The work builds on earlier breakthroughs: the idea of spin-based computing using a magnetologic gate that was devised at UC San Diego in 2007 and on tunneling spin injection and spin transport in graphene from a group led by Kawakami in 2010.

In 2010, Kawakami’s team realised that graphene was good for helping create electron spin with the help of a magnet working at room temperature. This was a vital breakthrough because it put the economics of constructing an affordable device and physics of making it work into the realms of the possible.

Kawakami said: "After our breakthrough on performance in 2010, we ran numbers we got on graphene and found it could run very fast, at the gigahertz level, and the amount of power used would be very low. This is a potentially viable technology... by integrating the memory with the logic especially for any applications that use lots and lots of data, like search, image recognition and compression."

But the hard work of bringing all that work and theory together is now underway, and that’s what will be funded by that $1.58m.

The really big challenge comes in mastering spin: a materials issue, Kawakami said. “We need to get control over that process," he said. "We’ve done the best anyone can do, but it’s still not enough for this project."

The gate’s electrodes are ferromagnets. A small current is applied to the magnet that replicates the data as electron spins in the graphene. The idea, ultimately, is for the electrons in the graphene to mix and match the data to produce a logic operation, thereby achieving the goal of combined memory and logic operation on one chip.

Only, there are a couple of problems.

The first is how long a spin lasts: the best results are obtained the longer the spin lasts but right now the number of spins is well below the theoretical ceiling – by a factor of 1,000. Kawakami says the reason for this is unclear. “What’s limiting the spin is a big scientific mystery,” he says, noting that experiments are underway to improve the manufacture of graphene itself.

The other challenge is making the spin of the electrons – that's the process of copying the data from the electrode and putting it in the graphene – uniform.

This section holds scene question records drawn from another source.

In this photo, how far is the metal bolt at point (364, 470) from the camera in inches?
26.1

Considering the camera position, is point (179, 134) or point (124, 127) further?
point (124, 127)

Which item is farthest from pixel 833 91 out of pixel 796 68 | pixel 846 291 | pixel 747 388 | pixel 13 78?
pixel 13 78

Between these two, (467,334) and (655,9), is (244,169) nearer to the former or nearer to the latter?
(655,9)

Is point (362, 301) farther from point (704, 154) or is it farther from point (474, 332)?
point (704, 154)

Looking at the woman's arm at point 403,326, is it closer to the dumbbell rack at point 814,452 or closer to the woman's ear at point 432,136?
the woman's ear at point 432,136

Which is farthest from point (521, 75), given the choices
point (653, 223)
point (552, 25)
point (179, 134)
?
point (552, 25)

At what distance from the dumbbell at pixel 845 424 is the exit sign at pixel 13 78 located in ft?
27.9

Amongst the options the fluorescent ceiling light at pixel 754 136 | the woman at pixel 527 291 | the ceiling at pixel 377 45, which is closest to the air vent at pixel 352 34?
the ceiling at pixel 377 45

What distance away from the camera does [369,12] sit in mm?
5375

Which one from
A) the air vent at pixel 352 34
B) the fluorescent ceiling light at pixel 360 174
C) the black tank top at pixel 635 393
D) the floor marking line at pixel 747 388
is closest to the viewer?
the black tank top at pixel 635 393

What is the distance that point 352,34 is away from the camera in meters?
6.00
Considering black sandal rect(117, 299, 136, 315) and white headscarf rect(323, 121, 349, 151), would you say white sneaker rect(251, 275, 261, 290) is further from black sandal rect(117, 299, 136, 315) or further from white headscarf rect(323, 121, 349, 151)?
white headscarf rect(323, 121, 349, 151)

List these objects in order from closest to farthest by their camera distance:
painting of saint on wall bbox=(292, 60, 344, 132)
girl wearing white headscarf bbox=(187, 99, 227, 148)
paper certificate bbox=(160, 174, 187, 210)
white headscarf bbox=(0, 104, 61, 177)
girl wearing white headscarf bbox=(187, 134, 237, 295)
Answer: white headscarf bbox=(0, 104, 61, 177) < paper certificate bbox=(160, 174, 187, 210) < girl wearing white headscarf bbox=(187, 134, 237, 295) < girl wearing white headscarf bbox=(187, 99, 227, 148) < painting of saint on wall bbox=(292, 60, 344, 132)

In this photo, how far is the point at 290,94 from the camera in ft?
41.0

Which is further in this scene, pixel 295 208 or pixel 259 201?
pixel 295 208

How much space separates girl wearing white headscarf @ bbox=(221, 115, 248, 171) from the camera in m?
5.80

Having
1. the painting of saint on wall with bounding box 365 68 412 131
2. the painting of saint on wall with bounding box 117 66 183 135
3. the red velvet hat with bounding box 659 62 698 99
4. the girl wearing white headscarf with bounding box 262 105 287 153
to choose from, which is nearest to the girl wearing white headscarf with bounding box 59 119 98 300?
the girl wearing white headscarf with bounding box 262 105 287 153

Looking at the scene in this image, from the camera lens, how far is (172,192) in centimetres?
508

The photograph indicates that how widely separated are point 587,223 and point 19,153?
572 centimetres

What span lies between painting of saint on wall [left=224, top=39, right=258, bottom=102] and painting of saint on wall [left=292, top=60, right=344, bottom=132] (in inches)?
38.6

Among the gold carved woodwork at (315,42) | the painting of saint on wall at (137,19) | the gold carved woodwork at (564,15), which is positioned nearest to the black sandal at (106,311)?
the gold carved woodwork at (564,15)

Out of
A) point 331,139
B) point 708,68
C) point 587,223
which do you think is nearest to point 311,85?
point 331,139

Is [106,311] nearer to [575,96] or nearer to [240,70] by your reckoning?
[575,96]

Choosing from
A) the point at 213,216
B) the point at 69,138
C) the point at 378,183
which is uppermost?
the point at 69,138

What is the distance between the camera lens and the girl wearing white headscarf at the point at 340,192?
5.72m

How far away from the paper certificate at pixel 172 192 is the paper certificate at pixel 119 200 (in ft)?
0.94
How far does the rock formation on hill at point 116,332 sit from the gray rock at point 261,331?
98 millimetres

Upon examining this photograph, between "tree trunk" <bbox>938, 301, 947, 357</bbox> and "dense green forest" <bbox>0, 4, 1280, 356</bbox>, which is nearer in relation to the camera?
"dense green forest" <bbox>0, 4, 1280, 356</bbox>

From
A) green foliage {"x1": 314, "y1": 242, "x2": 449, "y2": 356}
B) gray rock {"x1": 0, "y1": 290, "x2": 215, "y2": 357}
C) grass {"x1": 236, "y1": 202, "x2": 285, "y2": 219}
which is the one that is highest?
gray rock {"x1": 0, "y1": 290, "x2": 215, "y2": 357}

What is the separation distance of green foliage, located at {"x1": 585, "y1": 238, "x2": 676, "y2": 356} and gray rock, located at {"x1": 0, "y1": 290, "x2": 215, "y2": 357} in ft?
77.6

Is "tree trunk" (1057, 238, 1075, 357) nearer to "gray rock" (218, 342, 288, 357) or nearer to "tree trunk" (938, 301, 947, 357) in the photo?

Right now, the process isn’t uniform or predictable enough for product, as some electrodes produce too much spin and others too little.

RAM busters

Kawakami’s team are piggybacking on evolving research in the field of magnetic RAM for answers and are developing new methods compatible with graphene. They are looking at spin torque, which controls the orientation of the magnetic electrode and thereby whether something is recorded as a zero or a one.

“We have to develop a special type of electrode geometry to get the spin torque to work with the graphene: that’s the main challenge,” he says.

This isn’t just about data transfer, however. The research is also considering the ramifications of power consumption – thereby determining the efficiency and green credentials of the finished magnetologic gate. “We think this is a really important part of the device because this will be the step that uses the most energy,“ Kawakami says. “So, we want to optimise this process as much as possible because this will be the energy cost of running the device.”

To further help control spin, a tunnel barrier is needed between the electrodes and graphene. The problem with spin is that it likes to leak out of the graphene, says Kawakami.